Ritagli

24 Novembre 2014 By Valentina

Compagnia Teatrale Piccoli Principi
scritto ed interpretato da Alessandro Libertini
regia Alessandro Libertini e Véronique Nah
ideazione suono Luca Libertini
collaborazione artistica e tecnica Claudio Coloberti e Antonia Monticelli

Ci sono artisti che si rapportano all’infanzia per necessità poetica. Sono artisti che ambiscono all’essenzialità e alla purezza. Sono artisti che si nutrono d’infanzia: delle atmosfere, dei ricordi, dei desideri, ma anche delle logiche, dei metodi ideativi, delle regole compositive tipiche dell’infanzia. Questi artisti vorrebbero carpire i segreti delle stilizzazioni dei bambini nei loro modi di disegnare, nel loro modi dl parlare. Questi artisti, dei bambini hanno stima e rispetto, ai bambini si rapportano come se fossero dei colleghi e, in alcuni casi, persino dei maestri. Sono note a tutti le parole di Picasso: – A dodici anni dipingevo come Raffaello, però ci ho messo tutta una vita per imparare a dipingere come un bambino… In “Ritagli”, si assiste al lavoro di uno di questi artisti nel suo atelier. Egli disegna con le forbici: servendosi della tecnica del papier découpé crea ambientazioni suggestive. Come per incanto, i suoi découpages diventano spunti per storie da narrare, storie nate direttamente dal manovrare le forbici. Sembra che Hans Christian Andersen si divertisse a ritagliare figurine nella carta per raccontare fiabe. Chissà se l’idea di un temerario soldatino di stagno innamorato di un’acrobatica ballerina di carta, che viveva in un castello tutto di carta, non sia nata dallo scorrere dell’affilato utensile d’acciaio piuttosto che dalla morbida penna.

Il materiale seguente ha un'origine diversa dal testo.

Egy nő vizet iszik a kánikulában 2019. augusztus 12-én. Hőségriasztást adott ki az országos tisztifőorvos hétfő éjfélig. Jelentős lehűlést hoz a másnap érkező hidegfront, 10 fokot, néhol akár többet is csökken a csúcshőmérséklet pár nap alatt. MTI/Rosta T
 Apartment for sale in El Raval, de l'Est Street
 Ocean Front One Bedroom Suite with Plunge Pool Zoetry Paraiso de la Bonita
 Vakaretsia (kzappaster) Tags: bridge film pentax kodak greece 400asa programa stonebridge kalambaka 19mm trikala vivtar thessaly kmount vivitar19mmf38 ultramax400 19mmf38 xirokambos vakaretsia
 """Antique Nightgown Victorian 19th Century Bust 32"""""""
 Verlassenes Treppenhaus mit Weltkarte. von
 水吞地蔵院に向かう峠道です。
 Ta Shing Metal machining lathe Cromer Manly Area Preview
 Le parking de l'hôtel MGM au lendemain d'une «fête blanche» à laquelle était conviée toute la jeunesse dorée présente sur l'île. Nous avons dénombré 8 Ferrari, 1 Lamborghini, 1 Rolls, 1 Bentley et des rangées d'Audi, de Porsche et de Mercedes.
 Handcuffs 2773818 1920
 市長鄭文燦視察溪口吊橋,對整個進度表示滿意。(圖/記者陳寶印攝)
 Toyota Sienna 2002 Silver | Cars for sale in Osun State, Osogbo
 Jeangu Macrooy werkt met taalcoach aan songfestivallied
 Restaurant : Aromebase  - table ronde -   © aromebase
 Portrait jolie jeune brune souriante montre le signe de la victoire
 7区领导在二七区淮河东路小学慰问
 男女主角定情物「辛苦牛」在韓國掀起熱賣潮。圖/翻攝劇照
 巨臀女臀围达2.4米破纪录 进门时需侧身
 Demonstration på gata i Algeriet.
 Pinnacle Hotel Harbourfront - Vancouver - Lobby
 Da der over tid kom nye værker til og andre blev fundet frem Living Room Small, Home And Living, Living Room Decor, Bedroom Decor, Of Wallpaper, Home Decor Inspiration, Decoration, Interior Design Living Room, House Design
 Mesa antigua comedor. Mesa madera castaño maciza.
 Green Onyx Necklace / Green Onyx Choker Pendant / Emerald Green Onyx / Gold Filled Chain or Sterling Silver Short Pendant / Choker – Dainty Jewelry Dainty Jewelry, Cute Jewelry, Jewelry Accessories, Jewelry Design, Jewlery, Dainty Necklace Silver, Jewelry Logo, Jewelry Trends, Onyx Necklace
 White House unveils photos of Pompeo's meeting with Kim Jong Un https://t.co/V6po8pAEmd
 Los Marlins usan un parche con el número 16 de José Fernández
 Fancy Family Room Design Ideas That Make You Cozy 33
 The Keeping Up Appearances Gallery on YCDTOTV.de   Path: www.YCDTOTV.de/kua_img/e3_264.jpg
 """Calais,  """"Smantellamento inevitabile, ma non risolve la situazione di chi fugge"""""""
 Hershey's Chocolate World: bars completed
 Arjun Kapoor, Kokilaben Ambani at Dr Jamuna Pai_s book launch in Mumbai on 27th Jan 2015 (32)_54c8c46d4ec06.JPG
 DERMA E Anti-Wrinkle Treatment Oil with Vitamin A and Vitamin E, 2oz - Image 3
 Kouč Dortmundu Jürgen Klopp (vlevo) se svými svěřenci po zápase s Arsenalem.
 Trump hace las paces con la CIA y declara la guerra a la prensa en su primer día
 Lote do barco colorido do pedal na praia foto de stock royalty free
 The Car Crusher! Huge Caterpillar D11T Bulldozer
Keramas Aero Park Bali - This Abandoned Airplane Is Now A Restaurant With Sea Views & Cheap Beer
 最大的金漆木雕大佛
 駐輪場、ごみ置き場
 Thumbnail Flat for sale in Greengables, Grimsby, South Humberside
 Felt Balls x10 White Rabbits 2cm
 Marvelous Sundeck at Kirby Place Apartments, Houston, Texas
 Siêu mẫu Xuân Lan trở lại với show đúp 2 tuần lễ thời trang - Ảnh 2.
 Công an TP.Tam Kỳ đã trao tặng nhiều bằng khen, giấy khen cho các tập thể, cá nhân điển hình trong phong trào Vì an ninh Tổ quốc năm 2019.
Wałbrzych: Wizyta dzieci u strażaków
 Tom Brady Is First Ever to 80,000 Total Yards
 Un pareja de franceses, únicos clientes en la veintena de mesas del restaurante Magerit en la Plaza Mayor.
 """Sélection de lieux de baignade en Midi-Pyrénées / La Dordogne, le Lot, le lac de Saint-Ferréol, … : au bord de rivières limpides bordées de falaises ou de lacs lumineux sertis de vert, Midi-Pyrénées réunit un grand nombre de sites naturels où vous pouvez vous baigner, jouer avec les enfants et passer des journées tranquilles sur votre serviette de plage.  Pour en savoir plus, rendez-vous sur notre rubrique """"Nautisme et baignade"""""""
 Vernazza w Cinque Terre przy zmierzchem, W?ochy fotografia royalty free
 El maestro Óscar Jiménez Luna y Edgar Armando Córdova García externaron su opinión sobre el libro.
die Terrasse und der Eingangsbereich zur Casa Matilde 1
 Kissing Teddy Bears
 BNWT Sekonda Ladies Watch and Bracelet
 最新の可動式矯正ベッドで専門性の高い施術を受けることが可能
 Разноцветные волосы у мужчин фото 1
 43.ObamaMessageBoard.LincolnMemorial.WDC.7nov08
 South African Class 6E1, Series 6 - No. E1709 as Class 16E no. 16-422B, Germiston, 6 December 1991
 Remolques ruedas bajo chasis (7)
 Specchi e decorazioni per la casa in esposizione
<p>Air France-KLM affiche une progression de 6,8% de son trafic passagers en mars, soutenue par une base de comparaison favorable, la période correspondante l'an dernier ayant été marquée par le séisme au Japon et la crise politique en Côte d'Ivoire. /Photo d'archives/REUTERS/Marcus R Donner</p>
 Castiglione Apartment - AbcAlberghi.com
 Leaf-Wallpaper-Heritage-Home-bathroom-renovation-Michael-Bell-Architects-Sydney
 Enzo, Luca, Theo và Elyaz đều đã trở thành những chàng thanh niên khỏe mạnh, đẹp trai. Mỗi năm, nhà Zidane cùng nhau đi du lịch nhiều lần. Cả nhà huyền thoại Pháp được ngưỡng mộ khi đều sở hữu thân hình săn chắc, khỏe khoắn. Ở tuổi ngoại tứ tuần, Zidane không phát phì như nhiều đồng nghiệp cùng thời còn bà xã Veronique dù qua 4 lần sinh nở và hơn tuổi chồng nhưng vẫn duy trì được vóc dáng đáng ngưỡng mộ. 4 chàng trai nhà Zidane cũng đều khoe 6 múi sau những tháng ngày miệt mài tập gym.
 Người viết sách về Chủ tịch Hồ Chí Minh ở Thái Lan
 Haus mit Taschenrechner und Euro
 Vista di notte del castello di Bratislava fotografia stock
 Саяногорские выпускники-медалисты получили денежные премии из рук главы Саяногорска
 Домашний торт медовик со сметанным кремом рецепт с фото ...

I Piccoli Principi non escono con un nuovo lavoro teatrale senza prima averlo presentato al pubblico degli “esperti”, degli eruditi in campo estetico, artistico, teatrale, ma anche pedagogico o scientifico. Ma la macchina scenica trova conferma della sua efficacia comunicativa solo attraverso il confronto con il pubblico inesperto, composto di spettatori che per mancanza d’esperienza o d’istruzione ignorano i precetti che regolano il linguaggio teatrale, o sono impreparati a coglierne i riferimenti culturali. La creazione artistica non può che provare giovamento dall’incontro con un pubblico che, pur essendo interessato alla rappresentazione della complessità della realtà, esige immediatezza e chiarezza di linguaggio. Per i Piccoli Principi il pubblico – qualsiasi pubblico – è parte integrante del processo di creazione e componente essenziale al completamento dell’opera teatrale. Come diceva Jean Vilar, “ogni pubblico è l’artefice del proprio teatro”.